# [Exercise details]
Identify the line in which "Which reference object, the" appears, then reproduce that line and all remaining lines of the records word for word.

━━━ Data section

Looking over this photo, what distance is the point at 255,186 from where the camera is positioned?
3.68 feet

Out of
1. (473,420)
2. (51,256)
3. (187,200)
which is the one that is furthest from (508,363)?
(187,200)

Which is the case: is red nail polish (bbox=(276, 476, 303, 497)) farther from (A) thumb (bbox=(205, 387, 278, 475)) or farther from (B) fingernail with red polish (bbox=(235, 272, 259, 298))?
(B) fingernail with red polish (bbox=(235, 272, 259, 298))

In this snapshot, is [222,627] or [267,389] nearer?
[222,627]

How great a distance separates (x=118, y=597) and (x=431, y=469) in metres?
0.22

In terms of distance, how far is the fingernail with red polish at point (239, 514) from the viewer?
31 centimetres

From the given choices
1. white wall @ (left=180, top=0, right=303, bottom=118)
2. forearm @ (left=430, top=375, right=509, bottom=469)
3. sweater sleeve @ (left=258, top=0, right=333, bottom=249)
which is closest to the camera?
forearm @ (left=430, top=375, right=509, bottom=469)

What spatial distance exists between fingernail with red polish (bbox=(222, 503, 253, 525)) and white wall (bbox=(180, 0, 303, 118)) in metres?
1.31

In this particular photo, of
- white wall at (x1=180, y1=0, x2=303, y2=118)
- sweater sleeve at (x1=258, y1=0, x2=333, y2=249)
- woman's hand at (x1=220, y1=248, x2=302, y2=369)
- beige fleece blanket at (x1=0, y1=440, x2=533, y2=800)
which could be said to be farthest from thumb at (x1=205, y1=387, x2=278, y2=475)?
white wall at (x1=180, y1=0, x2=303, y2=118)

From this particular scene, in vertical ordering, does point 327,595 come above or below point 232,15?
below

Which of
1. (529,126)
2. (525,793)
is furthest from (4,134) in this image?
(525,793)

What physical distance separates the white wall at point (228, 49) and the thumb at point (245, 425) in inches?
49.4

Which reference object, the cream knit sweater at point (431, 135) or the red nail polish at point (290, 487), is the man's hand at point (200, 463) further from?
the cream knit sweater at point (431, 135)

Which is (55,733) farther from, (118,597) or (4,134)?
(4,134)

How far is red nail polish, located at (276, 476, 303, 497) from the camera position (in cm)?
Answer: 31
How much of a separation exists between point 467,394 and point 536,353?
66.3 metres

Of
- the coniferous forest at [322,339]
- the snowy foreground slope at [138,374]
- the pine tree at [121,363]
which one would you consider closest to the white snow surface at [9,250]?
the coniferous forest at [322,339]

━━━━━━

# [Full answer]
Which reference object, the cream knit sweater at point (431, 135) or the red nail polish at point (290, 487), is the man's hand at point (200, 463) further from?
the cream knit sweater at point (431, 135)

Which is (55,733) farther from, (118,597) or (4,134)?
(4,134)

How far is red nail polish, located at (276, 476, 303, 497) from the camera position (in cm)?
Answer: 31
How much of a separation exists between point 467,394 and point 536,353?
66.3 metres

Of
- the coniferous forest at [322,339]
- the snowy foreground slope at [138,374]
- the pine tree at [121,363]
which one would you consider closest to the white snow surface at [9,250]?
the coniferous forest at [322,339]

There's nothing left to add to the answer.